GOAL OF THE EXERCISE.
Can you convert the lines of all the records below into a Markdown table with the columns n and Line, numbering each row, skipping blank lines, and leaving out the pictures?
** begin EXTRACTED DATA **
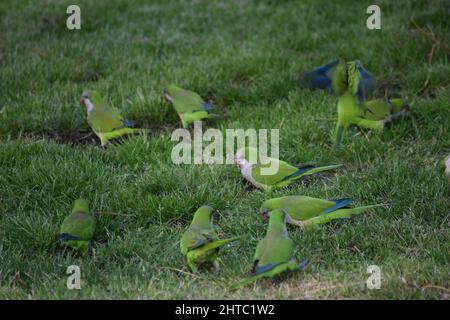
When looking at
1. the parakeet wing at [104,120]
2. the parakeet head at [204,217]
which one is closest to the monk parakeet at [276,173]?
the parakeet head at [204,217]

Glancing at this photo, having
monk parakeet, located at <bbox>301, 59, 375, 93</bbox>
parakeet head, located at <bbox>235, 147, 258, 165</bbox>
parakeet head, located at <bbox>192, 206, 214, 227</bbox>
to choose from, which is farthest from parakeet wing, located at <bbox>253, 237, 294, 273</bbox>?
monk parakeet, located at <bbox>301, 59, 375, 93</bbox>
** end EXTRACTED DATA **
RESULT.
| n | Line |
|---|---|
| 1 | When looking at |
| 2 | 1. the parakeet wing at [104,120] |
| 3 | 2. the parakeet head at [204,217] |
| 4 | which one is closest to the monk parakeet at [276,173]? |
| 5 | the parakeet head at [204,217] |
| 6 | Glancing at this photo, having |
| 7 | monk parakeet, located at <bbox>301, 59, 375, 93</bbox> |
| 8 | parakeet head, located at <bbox>235, 147, 258, 165</bbox> |
| 9 | parakeet head, located at <bbox>192, 206, 214, 227</bbox> |
| 10 | to choose from, which is farthest from parakeet wing, located at <bbox>253, 237, 294, 273</bbox>? |
| 11 | monk parakeet, located at <bbox>301, 59, 375, 93</bbox> |